1st June 2017

Are commercial routes in the South China Sea at risk and how can we “arm” our merchant navy in consequence?
Reserve personnel has taken part to a NATO maritime traffic cooperation exercise based on a realistic scenario of increasing tension in the South China Sea, the main ingredients being regional frictions, hybrid war schemes as well as exclusive rights claims on certain sea areas.
For the 38th time, from 29th of May until 22d of June in Ostend, at the Belgian-Dutch mine warfare school (EGUERMIN), the exercise SNOWMASTER took place, one of the most important maritime traffic cooperation exercise.

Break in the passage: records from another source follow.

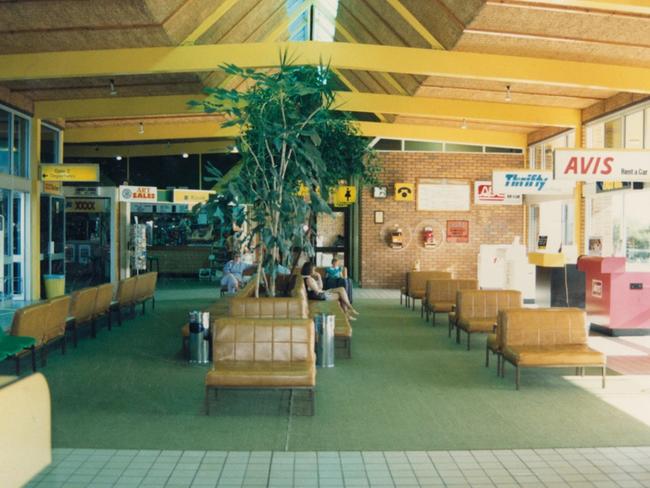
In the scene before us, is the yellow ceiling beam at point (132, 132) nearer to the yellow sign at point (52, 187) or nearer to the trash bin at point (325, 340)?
the yellow sign at point (52, 187)

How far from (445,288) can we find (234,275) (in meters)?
3.98

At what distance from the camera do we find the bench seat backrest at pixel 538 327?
22.9ft

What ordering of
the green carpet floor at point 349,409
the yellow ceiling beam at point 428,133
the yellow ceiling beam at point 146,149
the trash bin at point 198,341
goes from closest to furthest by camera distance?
1. the green carpet floor at point 349,409
2. the trash bin at point 198,341
3. the yellow ceiling beam at point 428,133
4. the yellow ceiling beam at point 146,149

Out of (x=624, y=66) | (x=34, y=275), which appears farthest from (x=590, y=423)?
(x=34, y=275)

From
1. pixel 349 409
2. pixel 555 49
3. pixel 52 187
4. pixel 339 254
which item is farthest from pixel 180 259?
pixel 349 409

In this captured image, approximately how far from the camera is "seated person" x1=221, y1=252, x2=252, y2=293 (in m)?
12.0

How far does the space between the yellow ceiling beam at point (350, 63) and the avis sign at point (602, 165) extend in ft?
5.37

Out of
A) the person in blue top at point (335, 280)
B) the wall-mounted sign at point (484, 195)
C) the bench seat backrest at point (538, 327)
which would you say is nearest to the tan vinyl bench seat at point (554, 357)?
the bench seat backrest at point (538, 327)

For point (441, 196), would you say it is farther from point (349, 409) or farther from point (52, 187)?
point (349, 409)

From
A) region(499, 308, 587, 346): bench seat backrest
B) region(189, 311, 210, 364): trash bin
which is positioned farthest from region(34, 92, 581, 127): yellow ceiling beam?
region(499, 308, 587, 346): bench seat backrest

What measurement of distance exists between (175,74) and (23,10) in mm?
3363

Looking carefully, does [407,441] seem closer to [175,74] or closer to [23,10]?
[23,10]

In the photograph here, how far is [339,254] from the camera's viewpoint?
1894 centimetres

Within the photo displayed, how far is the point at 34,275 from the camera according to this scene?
534 inches
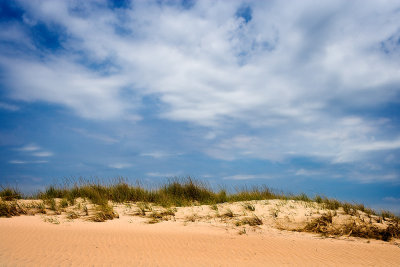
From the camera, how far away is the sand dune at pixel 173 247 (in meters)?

During a full week, specialists from various NATO countries have endeavoured to react appropriately to various incidents based on a realistic scenario.

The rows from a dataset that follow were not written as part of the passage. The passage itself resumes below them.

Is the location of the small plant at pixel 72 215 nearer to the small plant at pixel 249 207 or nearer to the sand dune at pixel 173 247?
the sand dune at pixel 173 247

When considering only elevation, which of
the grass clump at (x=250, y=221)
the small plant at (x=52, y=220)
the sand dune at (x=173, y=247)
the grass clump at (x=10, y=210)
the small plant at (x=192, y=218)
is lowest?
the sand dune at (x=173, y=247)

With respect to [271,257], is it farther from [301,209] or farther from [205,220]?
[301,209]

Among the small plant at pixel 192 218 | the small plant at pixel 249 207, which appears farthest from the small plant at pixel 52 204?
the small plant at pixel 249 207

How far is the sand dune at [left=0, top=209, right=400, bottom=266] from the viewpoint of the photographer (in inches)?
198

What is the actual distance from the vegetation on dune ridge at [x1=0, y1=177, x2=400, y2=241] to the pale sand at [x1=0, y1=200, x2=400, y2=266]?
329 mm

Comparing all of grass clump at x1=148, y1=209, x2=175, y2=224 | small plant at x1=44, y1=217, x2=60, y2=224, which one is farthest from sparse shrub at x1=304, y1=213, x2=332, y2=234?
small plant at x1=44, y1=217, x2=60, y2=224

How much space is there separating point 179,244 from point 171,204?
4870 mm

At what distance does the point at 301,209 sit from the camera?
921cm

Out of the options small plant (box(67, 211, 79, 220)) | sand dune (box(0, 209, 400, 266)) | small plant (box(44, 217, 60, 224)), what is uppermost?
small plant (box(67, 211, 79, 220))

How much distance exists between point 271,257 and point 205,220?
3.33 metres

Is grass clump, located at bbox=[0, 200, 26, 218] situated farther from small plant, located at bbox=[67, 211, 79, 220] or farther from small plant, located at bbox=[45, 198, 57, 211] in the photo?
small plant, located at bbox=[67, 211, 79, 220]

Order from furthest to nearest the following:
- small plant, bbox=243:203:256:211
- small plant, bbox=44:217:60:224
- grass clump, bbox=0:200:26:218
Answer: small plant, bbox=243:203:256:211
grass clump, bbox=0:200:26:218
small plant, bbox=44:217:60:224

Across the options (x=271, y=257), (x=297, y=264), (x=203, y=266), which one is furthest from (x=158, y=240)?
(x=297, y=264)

The exercise needs to be put in perspective of two NATO concepts, “Naval Co-operation and Guidance for Shipping (NCAGS)” and “Allied Worldwide Navigational Information System (AWNIS)”, aiming to ensure continuous flow of goods and services on the one hand and to minimise the impact of maritime traffic on military operations on the other hand. In this context, information exchange will enable the merchant navy to get advice through notice to seafarers and in some cases will also be accompanied.

NCAGS and AWNIS units are mainly manned by reserve personnel putting their civilian competences at the service of an efficient and effective collaboration with the merchant navy world.
EGUERMIN being a NATO recognized competence centre and having its own simulation infrastructure, it constitutes an outstanding environment for the good execution of such an exercise. In 2017 it hosted participants from Belgium, The Netherlands, Denmark, Germany, Italy and Poland; a real international gathering.
After focusing more than 10 years on piracy threats, it has since 2016 shifted to the geopolitical reality of the South China Sea.
Increased tension in the region due to discordant claims on sea areas and the sea floor and thus on natural resources, is an ideal scenario to train for the establishment of a free and secure merchant navigation, navigation seaways in this part of the world being particularly vital to our economy.